En Espagne, la montée de Podemos
A Madrid, la victoire de Syriza inquiète fortement la gauche traditionnelle, car elle viendrait à confirmer la montée de Podemos, devenu en moins d’un an la première force politique en Espagne. Le parti antiaustérité a déjà réussi à déstabiliser les écolos-communistes d’Izquierda unida qui, en pleine débâcle, doivent élire un nouveau responsable en février.
Podemos représente également une menace très sérieuse pour le Parti socialiste (PSOE), éclaboussé par les affaires de corruption qui ont miné la vie politique espagnole de ces dernières années, et toujours associé à la présidence très impopulaire de José Luis Rodriguez Zapatero. Pour le leader de Podemos, Pablo Iglesias, la victoire de Syriza marque le début d’un ” compte à rebours ” qui augure un grand ” changement ” dans la vie politique espagnole. Si l’Espagne s’engage dans la voie ouverte par Syriza, a souligné le responsable de Podemos, ” aucun gouvernent étranger ne pourra la menacer ” car l’Espagne, ” quatrième économie de l’Union européenne, n’est pas la Grèce “.
En Italie, espoir de renouveau
Et si c’était le bon moment ? Nichi Vendola, le leader du parti Gauche écologie et liberté (SEL), a choisi ce dimanche 25 janvier, jour de la victoire de Syriza en Grèce, pour appeler à Milan à ” la naissance d’une coordination des forces politiques et des associations ” de la gauche de la gauche. Le calendrier est déjà fixé : des réunions de préparation durant le mois de février pour décider d’une stratégie au printemps lorsque se dérouleront plusieurs élections régionales. La méthode, elle, reste encore floue : ” Nous ne pourrons pas être la gauche de l’avenir si nous sommes simplement la somme des gauches du passé. ”

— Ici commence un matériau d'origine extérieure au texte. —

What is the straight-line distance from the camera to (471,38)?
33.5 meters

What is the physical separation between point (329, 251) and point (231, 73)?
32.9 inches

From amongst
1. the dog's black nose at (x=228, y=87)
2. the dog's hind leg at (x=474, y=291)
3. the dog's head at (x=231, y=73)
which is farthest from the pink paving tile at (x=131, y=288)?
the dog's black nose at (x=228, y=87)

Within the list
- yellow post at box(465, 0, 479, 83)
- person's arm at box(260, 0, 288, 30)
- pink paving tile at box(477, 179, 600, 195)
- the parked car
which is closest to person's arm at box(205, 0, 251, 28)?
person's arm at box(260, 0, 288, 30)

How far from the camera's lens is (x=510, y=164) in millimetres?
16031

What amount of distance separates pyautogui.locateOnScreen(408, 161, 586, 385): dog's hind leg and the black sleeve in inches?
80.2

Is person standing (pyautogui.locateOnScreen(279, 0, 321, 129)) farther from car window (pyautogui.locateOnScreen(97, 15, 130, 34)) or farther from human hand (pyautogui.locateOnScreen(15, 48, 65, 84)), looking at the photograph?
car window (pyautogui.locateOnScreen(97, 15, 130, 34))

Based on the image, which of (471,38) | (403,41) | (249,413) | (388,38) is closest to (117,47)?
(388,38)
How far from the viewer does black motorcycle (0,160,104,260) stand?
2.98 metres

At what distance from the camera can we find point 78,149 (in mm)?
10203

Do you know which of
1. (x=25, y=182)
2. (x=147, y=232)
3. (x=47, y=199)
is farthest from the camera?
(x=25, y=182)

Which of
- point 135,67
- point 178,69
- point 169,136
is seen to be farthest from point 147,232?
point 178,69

Dans la foulée du triomphe de M. Tsipras, ils sont nombreux dans la Péninsule à rêver d’une alternative au Parti démocrate (PD) de Matteo Renzi, au pouvoir. Sur le papier, cela paraît possible. Le premier ministre s’est allié avec Silvio Berlusconi pour faire voter les réformes constitutionnelles. Il y a de fortes chances qu’il cherche également à s’attirer les bonnes grâces du ” Caïman ” pour élire le futur président de la République à partir de jeudi. De plus, la situation économique ne s’est pas améliorée malgré l’austérité des gouvernements Monti et Letta ou la plus grande souplesse de M. Renzi.
Même si le PD reste le premier parti de la Péninsule et le triomphateur absolu des élections européennes de mai 2014, avec plus de 40 % des suffrages, la mauvaise humeur gagne bon nombre de ses militants et des élus mécontents des choix politiques et de l’autoritarisme de Matteo Renzi, peu porté à la négociation avec sa minorité. Mais, comme le souligne Roberto D’Alimonte, professeur de sciences politiques à l’université de la Luiss de Rome, ” le PD, même s’il est en perte de vitesse, reste le parti dominant de la gauche, à la différence du Pasok grec. Il ne libère aucun espace “.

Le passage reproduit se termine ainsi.